Information supplied:

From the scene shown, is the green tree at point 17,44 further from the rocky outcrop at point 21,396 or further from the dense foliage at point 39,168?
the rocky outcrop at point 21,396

---

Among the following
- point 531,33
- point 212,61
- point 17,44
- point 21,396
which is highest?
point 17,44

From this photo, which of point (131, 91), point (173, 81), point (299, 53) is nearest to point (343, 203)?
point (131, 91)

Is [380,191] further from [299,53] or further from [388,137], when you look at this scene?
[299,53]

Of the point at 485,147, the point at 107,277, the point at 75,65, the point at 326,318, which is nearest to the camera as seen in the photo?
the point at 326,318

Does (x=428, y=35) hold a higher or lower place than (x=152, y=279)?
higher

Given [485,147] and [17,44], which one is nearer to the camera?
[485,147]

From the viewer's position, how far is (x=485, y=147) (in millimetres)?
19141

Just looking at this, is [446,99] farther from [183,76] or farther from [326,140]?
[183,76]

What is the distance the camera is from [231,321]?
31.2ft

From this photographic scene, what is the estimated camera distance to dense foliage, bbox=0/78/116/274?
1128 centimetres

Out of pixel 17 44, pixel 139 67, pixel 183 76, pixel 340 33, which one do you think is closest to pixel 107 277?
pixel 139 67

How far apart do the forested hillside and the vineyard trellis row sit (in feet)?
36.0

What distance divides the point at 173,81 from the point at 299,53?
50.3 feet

Objective:
Count the lines of the data above that contain the word "dense", and reply with the number alone.

Full answer:
2